Die Zahl der Suizide in Deutschland hat bis Ende der 1970er Jahre zugenommen, auf damals fast 20.000 Fälle. Danach war sie 30 Jahre lang rückläufig. Nach der Finanzkrise 2007/2008, vielleicht wegen der Finanzkrise, kam dieser Rückgang zu einem Stillstand. 2007 gab es mit 9.402 die bis dahin niedrigste Suizidzahl, danach hat sie leicht zugenommen und stieg auf 10.209 im Jahr 2014. Seitdem werden es wieder weniger und 2017 gab es mit 9.235 Fällen die in der Nachkriegszeit niedrigste Zahl an Suiziden in Deutschland.

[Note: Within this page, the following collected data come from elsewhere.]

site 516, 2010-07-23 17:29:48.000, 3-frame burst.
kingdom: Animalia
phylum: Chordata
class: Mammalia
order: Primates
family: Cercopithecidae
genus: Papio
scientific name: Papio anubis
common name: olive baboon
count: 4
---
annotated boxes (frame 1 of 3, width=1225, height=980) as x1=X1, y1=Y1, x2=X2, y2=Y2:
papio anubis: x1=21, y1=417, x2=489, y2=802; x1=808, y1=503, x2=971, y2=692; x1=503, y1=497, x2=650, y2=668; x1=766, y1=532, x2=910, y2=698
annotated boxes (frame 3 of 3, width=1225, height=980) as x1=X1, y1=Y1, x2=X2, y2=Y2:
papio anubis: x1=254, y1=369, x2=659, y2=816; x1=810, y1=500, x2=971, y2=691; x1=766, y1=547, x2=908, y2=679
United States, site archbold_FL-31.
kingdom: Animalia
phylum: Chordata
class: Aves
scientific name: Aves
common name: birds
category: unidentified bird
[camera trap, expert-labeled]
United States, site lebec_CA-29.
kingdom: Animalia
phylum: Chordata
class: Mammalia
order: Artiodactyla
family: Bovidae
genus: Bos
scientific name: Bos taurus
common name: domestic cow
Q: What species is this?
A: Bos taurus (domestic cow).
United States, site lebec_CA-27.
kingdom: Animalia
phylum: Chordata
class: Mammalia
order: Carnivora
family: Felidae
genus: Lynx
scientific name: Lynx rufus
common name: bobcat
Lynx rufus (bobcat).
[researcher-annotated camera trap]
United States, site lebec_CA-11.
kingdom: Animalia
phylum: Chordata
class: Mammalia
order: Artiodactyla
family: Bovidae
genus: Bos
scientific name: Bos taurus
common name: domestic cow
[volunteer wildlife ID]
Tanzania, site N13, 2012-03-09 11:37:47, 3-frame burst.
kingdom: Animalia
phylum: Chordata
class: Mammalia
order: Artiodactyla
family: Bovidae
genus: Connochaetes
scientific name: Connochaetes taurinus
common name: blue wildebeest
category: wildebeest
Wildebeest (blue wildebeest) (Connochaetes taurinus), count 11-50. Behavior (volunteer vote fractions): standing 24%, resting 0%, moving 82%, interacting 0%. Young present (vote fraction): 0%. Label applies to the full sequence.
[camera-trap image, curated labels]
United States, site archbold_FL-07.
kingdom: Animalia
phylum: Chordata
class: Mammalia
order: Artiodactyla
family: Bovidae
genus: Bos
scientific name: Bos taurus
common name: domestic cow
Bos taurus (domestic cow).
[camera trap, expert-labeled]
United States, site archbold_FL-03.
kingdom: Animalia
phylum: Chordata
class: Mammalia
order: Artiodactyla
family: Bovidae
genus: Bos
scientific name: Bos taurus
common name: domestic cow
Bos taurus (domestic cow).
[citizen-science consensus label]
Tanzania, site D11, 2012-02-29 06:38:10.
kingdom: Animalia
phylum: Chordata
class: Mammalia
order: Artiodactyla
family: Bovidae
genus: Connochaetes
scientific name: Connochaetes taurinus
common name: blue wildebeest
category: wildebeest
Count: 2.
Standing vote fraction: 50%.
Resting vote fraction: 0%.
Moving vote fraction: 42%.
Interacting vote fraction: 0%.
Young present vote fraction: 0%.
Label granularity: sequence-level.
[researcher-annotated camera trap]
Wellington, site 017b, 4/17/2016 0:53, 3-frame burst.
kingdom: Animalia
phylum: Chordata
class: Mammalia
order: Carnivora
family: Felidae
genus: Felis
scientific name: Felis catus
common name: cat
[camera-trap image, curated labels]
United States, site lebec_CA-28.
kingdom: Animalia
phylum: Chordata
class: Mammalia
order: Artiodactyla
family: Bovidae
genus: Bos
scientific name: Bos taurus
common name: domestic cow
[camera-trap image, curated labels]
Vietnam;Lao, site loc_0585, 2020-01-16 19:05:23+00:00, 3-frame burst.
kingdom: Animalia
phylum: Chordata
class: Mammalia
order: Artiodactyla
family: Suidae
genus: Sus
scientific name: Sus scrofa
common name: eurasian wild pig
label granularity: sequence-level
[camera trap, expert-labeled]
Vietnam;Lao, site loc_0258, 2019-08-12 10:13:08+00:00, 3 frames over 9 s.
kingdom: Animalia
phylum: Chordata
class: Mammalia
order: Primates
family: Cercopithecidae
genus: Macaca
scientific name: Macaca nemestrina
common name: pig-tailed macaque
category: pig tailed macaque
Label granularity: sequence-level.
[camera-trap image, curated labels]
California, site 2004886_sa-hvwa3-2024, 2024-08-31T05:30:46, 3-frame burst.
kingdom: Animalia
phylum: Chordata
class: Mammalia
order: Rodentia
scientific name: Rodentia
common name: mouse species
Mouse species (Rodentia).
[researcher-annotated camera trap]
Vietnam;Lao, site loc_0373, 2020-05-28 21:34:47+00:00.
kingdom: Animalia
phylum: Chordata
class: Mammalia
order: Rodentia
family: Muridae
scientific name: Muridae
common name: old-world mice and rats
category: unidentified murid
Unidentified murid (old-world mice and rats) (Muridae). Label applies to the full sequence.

Ob man darin ein Wiederaufnehmen des langfristigen Rückgangs sehen kann oder ob es für eine Trendaussage noch zu früh ist, darüber kann man streiten. Bald liegen die Daten für 2018 vor, dann sieht man weiter.
Recht ungebrochen verlief dagegen der Trend des Männeranteils an den Suiziden: Er hat in den letzten 40 Jahren fast kontinuierlich zugenommen, von 64 % im Jahr 1980 auf 76 % im Jahr 2017. Der Grund: Die Suizide haben bei den Frauen seit 1980 um 66 % abgenommen, bei den Männern „nur“ um 41 %.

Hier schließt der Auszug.